Segment Start: RECORDS SHOWN

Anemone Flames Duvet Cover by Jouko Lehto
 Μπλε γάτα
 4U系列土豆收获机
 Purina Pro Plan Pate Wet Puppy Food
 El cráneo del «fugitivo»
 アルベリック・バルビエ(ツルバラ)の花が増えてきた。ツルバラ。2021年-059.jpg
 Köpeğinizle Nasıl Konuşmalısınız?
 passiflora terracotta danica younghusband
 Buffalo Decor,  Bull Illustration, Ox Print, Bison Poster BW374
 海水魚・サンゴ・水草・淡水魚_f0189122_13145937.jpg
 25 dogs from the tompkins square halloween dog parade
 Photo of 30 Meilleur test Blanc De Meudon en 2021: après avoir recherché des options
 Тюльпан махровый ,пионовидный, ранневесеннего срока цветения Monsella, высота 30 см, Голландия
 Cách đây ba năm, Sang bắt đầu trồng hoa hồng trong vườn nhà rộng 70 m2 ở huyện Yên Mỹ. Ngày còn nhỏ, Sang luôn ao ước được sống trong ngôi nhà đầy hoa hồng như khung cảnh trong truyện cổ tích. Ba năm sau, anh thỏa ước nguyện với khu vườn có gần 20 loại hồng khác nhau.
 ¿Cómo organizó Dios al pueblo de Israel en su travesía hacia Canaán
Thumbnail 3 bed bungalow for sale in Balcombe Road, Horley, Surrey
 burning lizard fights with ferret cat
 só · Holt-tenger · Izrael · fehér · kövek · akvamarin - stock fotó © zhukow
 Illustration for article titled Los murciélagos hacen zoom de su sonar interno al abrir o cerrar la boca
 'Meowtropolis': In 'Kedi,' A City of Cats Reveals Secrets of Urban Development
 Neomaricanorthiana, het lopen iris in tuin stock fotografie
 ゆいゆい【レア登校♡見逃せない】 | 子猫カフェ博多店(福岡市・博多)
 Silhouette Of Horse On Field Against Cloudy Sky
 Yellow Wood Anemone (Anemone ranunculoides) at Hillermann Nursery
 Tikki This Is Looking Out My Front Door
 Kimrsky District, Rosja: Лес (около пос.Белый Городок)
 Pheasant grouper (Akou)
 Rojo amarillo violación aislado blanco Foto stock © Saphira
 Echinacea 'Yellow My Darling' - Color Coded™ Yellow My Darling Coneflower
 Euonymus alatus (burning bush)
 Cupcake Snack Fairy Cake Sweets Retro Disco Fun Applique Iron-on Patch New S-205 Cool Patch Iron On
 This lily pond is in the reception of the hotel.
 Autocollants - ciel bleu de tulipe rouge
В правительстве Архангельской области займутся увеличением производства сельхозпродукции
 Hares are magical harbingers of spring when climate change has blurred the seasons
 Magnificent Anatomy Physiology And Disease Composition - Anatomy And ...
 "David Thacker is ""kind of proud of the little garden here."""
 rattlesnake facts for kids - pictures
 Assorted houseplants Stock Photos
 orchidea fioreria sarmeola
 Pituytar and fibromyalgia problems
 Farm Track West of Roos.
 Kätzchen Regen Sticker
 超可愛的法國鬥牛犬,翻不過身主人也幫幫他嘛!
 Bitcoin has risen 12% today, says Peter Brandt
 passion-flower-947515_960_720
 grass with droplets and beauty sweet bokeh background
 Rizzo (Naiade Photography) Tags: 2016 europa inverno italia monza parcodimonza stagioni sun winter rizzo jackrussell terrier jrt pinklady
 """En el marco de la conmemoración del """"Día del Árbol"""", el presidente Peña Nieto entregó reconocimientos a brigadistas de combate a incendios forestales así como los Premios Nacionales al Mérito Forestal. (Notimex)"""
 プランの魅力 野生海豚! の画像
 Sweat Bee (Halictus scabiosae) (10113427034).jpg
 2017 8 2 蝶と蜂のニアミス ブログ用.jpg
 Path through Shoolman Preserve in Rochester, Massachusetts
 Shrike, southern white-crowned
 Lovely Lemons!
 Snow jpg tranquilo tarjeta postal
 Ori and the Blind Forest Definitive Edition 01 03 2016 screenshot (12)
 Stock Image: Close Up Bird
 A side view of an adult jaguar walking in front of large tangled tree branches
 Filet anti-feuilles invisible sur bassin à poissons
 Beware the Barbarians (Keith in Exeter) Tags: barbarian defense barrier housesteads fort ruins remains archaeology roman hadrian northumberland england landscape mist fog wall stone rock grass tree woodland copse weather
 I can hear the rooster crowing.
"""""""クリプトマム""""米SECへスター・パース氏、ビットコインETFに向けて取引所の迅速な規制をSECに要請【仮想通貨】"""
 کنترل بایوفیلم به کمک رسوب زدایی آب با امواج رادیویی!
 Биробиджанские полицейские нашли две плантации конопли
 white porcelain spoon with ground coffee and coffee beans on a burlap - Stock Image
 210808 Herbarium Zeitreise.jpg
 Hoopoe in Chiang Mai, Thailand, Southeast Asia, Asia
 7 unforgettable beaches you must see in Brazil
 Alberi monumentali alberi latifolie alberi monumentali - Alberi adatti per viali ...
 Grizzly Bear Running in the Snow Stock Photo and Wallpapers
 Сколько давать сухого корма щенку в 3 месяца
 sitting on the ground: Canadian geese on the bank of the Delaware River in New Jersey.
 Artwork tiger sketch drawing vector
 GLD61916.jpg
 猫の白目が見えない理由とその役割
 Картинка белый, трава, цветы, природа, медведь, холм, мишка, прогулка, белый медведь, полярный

Segment End: RECORDS SHOWN

Restate the data above word for word, please.

- _SOLUTION TO THIS EXERCISE_
Anemone Flames Duvet Cover by Jouko Lehto
 Μπλε γάτα
 4U系列土豆收获机
 Purina Pro Plan Pate Wet Puppy Food
 El cráneo del «fugitivo»
 アルベリック・バルビエ(ツルバラ)の花が増えてきた。ツルバラ。2021年-059.jpg
 Köpeğinizle Nasıl Konuşmalısınız?
 passiflora terracotta danica younghusband
 Buffalo Decor,  Bull Illustration, Ox Print, Bison Poster BW374
 海水魚・サンゴ・水草・淡水魚_f0189122_13145937.jpg
 25 dogs from the tompkins square halloween dog parade
 Photo of 30 Meilleur test Blanc De Meudon en 2021: après avoir recherché des options
 Тюльпан махровый ,пионовидный, ранневесеннего срока цветения Monsella, высота 30 см, Голландия
 Cách đây ba năm, Sang bắt đầu trồng hoa hồng trong vườn nhà rộng 70 m2 ở huyện Yên Mỹ. Ngày còn nhỏ, Sang luôn ao ước được sống trong ngôi nhà đầy hoa hồng như khung cảnh trong truyện cổ tích. Ba năm sau, anh thỏa ước nguyện với khu vườn có gần 20 loại hồng khác nhau.
 ¿Cómo organizó Dios al pueblo de Israel en su travesía hacia Canaán
Thumbnail 3 bed bungalow for sale in Balcombe Road, Horley, Surrey
 burning lizard fights with ferret cat
 só · Holt-tenger · Izrael · fehér · kövek · akvamarin - stock fotó © zhukow
 Illustration for article titled Los murciélagos hacen zoom de su sonar interno al abrir o cerrar la boca
 'Meowtropolis': In 'Kedi,' A City of Cats Reveals Secrets of Urban Development
 Neomaricanorthiana, het lopen iris in tuin stock fotografie
 ゆいゆい【レア登校♡見逃せない】 | 子猫カフェ博多店(福岡市・博多)
 Silhouette Of Horse On Field Against Cloudy Sky
 Yellow Wood Anemone (Anemone ranunculoides) at Hillermann Nursery
 Tikki This Is Looking Out My Front Door
 Kimrsky District, Rosja: Лес (около пос.Белый Городок)
 Pheasant grouper (Akou)
 Rojo amarillo violación aislado blanco Foto stock © Saphira
 Echinacea 'Yellow My Darling' - Color Coded™ Yellow My Darling Coneflower
 Euonymus alatus (burning bush)
 Cupcake Snack Fairy Cake Sweets Retro Disco Fun Applique Iron-on Patch New S-205 Cool Patch Iron On
 This lily pond is in the reception of the hotel.
 Autocollants - ciel bleu de tulipe rouge
В правительстве Архангельской области займутся увеличением производства сельхозпродукции
 Hares are magical harbingers of spring when climate change has blurred the seasons
 Magnificent Anatomy Physiology And Disease Composition - Anatomy And ...
 "David Thacker is ""kind of proud of the little garden here."""
 rattlesnake facts for kids - pictures
 Assorted houseplants Stock Photos
 orchidea fioreria sarmeola
 Pituytar and fibromyalgia problems
 Farm Track West of Roos.
 Kätzchen Regen Sticker
 超可愛的法國鬥牛犬,翻不過身主人也幫幫他嘛!
 Bitcoin has risen 12% today, says Peter Brandt
 passion-flower-947515_960_720
 grass with droplets and beauty sweet bokeh background
 Rizzo (Naiade Photography) Tags: 2016 europa inverno italia monza parcodimonza stagioni sun winter rizzo jackrussell terrier jrt pinklady
 """En el marco de la conmemoración del """"Día del Árbol"""", el presidente Peña Nieto entregó reconocimientos a brigadistas de combate a incendios forestales así como los Premios Nacionales al Mérito Forestal. (Notimex)"""
 プランの魅力 野生海豚! の画像
 Sweat Bee (Halictus scabiosae) (10113427034).jpg
 2017 8 2 蝶と蜂のニアミス ブログ用.jpg
 Path through Shoolman Preserve in Rochester, Massachusetts
 Shrike, southern white-crowned
 Lovely Lemons!
 Snow jpg tranquilo tarjeta postal
 Ori and the Blind Forest Definitive Edition 01 03 2016 screenshot (12)
 Stock Image: Close Up Bird
 A side view of an adult jaguar walking in front of large tangled tree branches
 Filet anti-feuilles invisible sur bassin à poissons
 Beware the Barbarians (Keith in Exeter) Tags: barbarian defense barrier housesteads fort ruins remains archaeology roman hadrian northumberland england landscape mist fog wall stone rock grass tree woodland copse weather
 I can hear the rooster crowing.
"""""""クリプトマム""""米SECへスター・パース氏、ビットコインETFに向けて取引所の迅速な規制をSECに要請【仮想通貨】"""
 کنترل بایوفیلم به کمک رسوب زدایی آب با امواج رادیویی!
 Биробиджанские полицейские нашли две плантации конопли
 white porcelain spoon with ground coffee and coffee beans on a burlap - Stock Image
 210808 Herbarium Zeitreise.jpg
 Hoopoe in Chiang Mai, Thailand, Southeast Asia, Asia
 7 unforgettable beaches you must see in Brazil
 Alberi monumentali alberi latifolie alberi monumentali - Alberi adatti per viali ...
 Grizzly Bear Running in the Snow Stock Photo and Wallpapers
 Сколько давать сухого корма щенку в 3 месяца
 sitting on the ground: Canadian geese on the bank of the Delaware River in New Jersey.
 Artwork tiger sketch drawing vector
 GLD61916.jpg
 猫の白目が見えない理由とその役割
 Картинка белый, трава, цветы, природа, медведь, холм, мишка, прогулка, белый медведь, полярный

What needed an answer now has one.